The theory states that aggression is the result of blocking a person’s efforts to achieve a goal. There are several modifications of the frustration theory presented in the works of L. Berkowitz, R. Gin, E. Donnerstein, S. Feshbek and others. At the first formulation, the hypothesis was that frustration always precedes aggression, and aggression is an inevitable consequence of frustration. Frustration was recognized as a necessary and sufficient condition for the emergence of aggression. J. Dollard suggested that the successive frustrations can be cumulative, and this generates aggressive reactions of greater force. However, Miller and Sears reformulated this hypothesis, suggesting that while frustration creates a need for response, some form of aggression is just one of the possible outcomes. Thus, the reformulated hypothesis states that although frustration induces behavior that may or may not be aggressive.

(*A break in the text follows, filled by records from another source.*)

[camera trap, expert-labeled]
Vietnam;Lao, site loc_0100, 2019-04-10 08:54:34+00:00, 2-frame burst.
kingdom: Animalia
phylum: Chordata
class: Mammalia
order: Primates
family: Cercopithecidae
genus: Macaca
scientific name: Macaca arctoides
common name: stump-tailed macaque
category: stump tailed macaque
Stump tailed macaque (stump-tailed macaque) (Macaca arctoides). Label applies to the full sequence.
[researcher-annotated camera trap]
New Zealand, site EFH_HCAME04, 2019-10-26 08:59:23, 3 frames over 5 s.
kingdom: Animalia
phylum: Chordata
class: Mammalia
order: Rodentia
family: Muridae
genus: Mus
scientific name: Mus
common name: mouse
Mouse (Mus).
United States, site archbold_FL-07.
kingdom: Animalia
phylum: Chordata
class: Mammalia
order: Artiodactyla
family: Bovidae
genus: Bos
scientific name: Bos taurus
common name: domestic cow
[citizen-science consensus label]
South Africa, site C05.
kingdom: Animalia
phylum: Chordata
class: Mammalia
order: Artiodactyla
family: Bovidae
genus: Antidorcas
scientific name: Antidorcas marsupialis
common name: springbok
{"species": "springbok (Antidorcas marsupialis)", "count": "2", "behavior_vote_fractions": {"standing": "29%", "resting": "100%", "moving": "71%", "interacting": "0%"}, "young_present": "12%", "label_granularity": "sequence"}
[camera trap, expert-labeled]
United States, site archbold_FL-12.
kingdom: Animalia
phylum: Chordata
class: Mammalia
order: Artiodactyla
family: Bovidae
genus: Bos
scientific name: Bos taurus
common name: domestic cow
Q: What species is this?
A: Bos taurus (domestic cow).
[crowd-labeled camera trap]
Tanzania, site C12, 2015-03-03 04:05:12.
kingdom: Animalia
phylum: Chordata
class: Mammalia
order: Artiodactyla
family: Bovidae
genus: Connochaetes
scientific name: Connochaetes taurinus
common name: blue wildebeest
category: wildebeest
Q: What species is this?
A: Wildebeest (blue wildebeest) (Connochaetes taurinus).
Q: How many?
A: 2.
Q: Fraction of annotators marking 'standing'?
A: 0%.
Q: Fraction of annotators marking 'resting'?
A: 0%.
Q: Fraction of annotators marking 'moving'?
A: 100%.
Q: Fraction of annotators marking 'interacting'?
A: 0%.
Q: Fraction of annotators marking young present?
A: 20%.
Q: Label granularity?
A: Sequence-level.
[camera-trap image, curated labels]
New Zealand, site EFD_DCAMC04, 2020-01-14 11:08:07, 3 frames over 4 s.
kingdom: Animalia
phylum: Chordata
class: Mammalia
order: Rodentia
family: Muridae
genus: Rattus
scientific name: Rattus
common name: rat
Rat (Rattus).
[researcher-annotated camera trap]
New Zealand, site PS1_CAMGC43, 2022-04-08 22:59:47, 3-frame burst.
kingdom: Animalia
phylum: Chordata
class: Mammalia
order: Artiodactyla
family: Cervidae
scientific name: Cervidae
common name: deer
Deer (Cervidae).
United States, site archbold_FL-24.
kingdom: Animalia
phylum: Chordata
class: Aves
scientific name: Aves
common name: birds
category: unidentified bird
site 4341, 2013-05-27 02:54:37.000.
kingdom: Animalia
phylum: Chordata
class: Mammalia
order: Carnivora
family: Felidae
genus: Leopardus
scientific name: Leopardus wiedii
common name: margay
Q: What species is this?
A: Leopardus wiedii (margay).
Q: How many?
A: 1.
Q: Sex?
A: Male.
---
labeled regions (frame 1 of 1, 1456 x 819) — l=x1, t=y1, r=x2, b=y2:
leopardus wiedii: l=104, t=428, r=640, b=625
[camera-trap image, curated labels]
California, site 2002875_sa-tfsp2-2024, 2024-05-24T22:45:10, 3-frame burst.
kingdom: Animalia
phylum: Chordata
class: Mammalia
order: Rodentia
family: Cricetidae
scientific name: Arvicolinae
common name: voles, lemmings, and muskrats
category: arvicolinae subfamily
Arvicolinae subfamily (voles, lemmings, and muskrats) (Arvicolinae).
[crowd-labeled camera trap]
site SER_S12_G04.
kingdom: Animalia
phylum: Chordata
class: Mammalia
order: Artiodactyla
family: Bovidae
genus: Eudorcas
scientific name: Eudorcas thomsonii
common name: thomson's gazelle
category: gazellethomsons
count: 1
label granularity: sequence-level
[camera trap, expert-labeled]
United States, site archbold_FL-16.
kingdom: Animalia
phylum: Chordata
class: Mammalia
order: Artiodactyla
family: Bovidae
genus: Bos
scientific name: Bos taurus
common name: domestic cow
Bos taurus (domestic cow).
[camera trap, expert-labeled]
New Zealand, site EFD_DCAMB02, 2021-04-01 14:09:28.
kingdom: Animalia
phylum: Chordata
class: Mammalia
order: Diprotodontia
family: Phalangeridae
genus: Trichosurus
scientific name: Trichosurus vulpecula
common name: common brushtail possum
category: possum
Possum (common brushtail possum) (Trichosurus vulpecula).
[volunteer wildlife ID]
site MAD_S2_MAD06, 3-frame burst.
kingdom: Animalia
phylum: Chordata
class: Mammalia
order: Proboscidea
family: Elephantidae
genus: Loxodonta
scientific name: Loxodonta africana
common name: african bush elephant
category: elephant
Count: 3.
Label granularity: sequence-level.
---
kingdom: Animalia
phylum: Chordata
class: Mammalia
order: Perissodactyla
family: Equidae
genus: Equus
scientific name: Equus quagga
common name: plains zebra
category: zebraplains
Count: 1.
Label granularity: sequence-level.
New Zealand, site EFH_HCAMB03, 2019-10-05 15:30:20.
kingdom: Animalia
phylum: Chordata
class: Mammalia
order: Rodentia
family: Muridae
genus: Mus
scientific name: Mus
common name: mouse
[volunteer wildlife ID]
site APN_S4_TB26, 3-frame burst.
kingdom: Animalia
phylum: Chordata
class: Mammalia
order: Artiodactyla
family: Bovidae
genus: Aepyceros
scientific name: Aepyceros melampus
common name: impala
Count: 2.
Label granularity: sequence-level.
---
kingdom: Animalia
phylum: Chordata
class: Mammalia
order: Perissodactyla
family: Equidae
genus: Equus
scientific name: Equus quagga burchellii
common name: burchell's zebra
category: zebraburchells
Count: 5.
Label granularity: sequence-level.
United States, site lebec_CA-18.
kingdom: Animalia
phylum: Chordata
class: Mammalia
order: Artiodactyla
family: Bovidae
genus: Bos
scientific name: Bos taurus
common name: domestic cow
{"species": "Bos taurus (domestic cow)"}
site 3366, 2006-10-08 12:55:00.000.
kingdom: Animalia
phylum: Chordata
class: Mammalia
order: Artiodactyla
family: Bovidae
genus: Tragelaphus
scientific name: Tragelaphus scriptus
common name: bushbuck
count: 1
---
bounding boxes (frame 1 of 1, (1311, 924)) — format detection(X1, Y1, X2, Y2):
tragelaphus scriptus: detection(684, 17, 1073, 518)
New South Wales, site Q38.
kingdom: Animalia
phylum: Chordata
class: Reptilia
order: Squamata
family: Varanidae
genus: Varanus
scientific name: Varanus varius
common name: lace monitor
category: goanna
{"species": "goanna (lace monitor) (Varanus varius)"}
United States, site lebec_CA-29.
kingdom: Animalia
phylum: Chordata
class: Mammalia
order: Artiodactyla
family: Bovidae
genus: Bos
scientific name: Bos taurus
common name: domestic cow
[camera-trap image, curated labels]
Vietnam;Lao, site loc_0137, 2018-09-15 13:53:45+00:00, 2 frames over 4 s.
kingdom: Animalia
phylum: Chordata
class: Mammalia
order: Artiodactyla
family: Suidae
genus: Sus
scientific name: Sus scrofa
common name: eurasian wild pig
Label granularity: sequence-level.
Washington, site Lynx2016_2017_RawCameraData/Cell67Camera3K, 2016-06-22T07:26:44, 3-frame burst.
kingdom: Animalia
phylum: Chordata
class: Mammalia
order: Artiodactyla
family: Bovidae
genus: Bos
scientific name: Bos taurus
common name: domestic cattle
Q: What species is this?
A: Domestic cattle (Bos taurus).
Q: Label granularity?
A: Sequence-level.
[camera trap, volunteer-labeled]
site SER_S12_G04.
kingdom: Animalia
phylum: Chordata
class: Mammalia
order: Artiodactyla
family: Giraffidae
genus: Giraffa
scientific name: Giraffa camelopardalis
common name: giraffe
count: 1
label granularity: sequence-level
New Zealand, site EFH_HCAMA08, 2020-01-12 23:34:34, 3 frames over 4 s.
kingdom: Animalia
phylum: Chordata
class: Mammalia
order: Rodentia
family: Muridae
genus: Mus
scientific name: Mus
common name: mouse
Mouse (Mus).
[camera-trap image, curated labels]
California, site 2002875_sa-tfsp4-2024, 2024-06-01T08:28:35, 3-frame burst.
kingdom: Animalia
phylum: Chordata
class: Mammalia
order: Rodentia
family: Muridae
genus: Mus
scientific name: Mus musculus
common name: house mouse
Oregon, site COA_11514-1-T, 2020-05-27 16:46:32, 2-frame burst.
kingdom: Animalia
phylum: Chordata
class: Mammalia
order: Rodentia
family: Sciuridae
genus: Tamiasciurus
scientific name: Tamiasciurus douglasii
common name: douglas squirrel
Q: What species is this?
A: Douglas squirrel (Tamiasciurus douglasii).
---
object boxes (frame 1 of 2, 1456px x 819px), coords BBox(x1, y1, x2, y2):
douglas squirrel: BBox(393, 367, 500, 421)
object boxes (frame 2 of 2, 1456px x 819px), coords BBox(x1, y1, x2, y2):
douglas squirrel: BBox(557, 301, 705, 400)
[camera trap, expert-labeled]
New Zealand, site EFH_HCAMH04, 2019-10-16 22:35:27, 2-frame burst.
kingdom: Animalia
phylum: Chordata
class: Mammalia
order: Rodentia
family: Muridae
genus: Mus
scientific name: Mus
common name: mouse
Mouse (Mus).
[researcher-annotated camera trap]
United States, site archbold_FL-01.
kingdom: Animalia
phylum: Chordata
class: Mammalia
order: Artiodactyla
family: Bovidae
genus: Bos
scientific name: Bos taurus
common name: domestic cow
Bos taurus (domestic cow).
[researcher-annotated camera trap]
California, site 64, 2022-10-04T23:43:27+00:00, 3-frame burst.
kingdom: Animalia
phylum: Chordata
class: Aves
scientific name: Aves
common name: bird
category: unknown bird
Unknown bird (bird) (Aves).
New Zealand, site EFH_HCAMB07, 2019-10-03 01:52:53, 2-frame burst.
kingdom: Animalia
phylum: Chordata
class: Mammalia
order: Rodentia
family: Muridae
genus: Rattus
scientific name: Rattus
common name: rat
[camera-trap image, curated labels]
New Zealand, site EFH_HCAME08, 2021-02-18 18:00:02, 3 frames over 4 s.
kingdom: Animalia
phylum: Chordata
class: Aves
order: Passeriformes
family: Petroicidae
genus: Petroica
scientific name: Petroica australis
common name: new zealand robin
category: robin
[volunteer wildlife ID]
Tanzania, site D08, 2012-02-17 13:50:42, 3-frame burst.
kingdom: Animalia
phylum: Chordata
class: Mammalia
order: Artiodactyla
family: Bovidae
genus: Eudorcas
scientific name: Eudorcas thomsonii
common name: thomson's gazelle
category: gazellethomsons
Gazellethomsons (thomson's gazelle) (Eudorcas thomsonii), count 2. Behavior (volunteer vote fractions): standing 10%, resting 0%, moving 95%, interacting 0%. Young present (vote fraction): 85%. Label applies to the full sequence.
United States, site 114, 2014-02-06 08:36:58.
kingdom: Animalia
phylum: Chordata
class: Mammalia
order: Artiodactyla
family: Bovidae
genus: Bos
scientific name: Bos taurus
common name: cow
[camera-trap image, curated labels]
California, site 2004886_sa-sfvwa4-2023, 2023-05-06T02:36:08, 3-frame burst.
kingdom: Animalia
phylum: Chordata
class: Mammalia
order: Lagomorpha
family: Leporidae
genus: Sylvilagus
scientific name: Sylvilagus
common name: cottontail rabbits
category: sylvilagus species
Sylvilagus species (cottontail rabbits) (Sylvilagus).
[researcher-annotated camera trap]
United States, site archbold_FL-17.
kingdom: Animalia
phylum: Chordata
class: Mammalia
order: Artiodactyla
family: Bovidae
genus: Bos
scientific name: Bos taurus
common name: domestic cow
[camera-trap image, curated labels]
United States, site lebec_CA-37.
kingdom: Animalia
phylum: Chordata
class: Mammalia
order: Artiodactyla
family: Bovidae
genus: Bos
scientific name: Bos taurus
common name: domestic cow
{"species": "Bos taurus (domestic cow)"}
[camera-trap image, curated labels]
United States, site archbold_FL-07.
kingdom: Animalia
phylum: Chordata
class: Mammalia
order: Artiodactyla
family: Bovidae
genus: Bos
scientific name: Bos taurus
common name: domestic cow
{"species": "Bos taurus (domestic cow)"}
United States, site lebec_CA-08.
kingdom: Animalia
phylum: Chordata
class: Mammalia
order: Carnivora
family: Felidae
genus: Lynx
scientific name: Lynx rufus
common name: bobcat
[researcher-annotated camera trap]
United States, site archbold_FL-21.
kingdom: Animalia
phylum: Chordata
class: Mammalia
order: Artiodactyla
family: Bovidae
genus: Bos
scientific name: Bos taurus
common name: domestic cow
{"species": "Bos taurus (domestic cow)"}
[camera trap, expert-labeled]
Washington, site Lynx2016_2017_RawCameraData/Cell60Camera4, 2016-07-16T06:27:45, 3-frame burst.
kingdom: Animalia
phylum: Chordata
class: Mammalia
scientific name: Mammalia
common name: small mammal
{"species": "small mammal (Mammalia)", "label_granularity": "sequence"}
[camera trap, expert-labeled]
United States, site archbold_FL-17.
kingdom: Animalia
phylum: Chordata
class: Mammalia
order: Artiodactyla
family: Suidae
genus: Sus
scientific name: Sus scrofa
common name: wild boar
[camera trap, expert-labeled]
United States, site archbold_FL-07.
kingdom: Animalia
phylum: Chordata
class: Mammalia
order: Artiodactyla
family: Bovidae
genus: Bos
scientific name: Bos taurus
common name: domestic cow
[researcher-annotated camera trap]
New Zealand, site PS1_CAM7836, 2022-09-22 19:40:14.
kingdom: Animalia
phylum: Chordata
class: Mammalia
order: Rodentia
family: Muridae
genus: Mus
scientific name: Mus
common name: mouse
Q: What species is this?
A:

This hypothesis also attempts to explain the cause of the violence. The theory states that frustration causes aggression, but when the source of frustration cannot be refuted, aggression is transferred to an innocent target. For instance, if a man is not respected and humiliated by his boss, but he cannot respond due to fear of losing his position, he can shift his anger and frustration onto his family members.
This theory is also applied to explain riots and revolutions caused by disadvantaged groups of society that express their frustration and anger through violent acts. While some scientists have criticized this hypothesis and proposed mitigating factors between frustration and aggression, several studies confirmed this as it is.
In the theory of frustration, aggression is interpreted as an internal predisposition, which is activated by external stimuli, as an outward manifestation of internal tension and anxiety.